Overkill for DOS

This must have taken ages to draw!

This must have taken ages to draw!

Overkill is a shoot ’em up game made by Ste Cork back in 1992. It was the first vertical shooter released by Epic Megagames at a time when they were at the height of competition with Apogee. Like many other PC games of the time the game supports older technology in the form of CGA and EGA graphics, even though VGA was very common at the time. I originally played the shareware version of the game from a magazine cover disk shortly after it came out. I thoroughly enjoyed the game, and unfortunately because of being a kid and poor wasn’t able to get the registered version.

Six Levels

Six Levels

Fortunately the author was kind enough to make the registered version freeware quite some time ago. I don’t know why more authors of DOS software don’t do the same thing, but I guess they must have their reasons. It would be nice if they’d port the games to modern devices, but that’s a rant that’s completely off topic.

Starting wave

Starting wave

As I said before the game has EGA and CGA graphics available, which are both very impressive in terms of both speed and artistry. Dithering is used very effectively to draw complicated parts of the user interface and the sprites. There are few EGA games that look this nice. Another contemporary game called Major Stryker whilst it has better technical graphical features, it doesn’t make effective use of dithering as much as this game. I’ve also noted whilst playing that the animation is quite well done, it’s smooth and plays well on the kind of machine I had at the time.

In level 1

In level 1

The sound mostly comes from the PC speaker, and sounds quite good. This was quite handy for us on our old machine as we didn’t have a nice sound card. It also has the option for Adlib music which is good, but there is only a few songs from what I can tell. They aren’t intrusive so they are unlikely to get annoying if you hear them repeatedly.

Weird spikiness

Weird spikiness

The game play is pretty much your standard shoot ’em up style, but with a few small differences. Firstly you can choose which weapon power ups you want to use. You do this by pressing the choose key once the power up you want is currently available. Each time you pick up the weapon power up the game cycles between four different types of improvements, you just have to wait until you’ve got the one you want then press the button to use it.

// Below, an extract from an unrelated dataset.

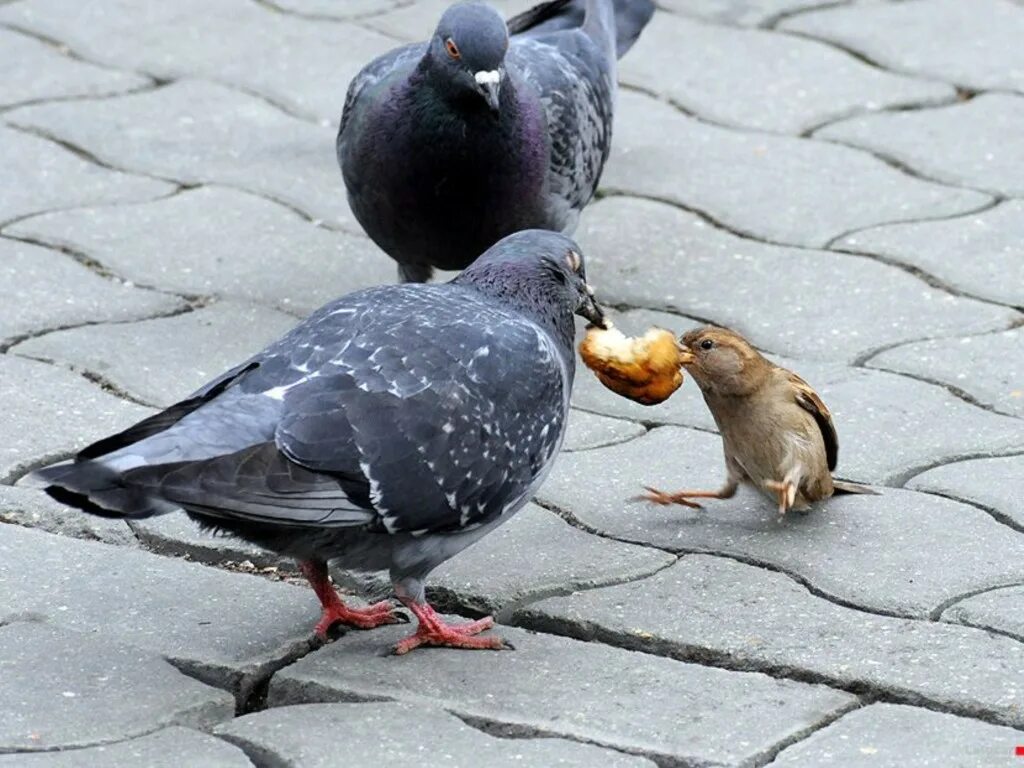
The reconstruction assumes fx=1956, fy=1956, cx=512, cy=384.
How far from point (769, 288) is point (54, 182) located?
2.09 m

There are a few weapons that seem to help me out more than others. I’ve found for the guns, simply having the first power up, the double shot, is one of the most effective weapons you can have. The contour missiles are another must as they take out enemies nearby that you couldn’t otherwise get. I also like the yo-yo missile which is pretty unique. It is a seeking missile that goes out attacks a enemy destroying it, then returning to your ship so it can make another run at another enemy. This is extremely useful and is sensibly time limited as this could be over powered if you had it permanently.



Like many other shooters you can get side arms, a fire nose and drones to add more fire power to your ship. Unlike other games these extra parts can be destroyed if they are hit by enemies or the surrounding terrain. You can also upgrade you ship to a fighter or eventually a battle cruiser. This affects how well the ship handles as well as how strong it’s shields are. This can make some of the tighter areas on some levels more difficult.

High Scores

High Scores

The Wikipedia page for Overkill says that it was quickly overshadowed by some other games such as Raptor, Tyrian, and Major Stryker. Two of these were released several years later, so I don’t personally consider them to be in the same generation as Overkill, so that statement is a bit sketchy. Still Overkill is not a well known DOS game, but it is certainly one of the hidden gems of its era.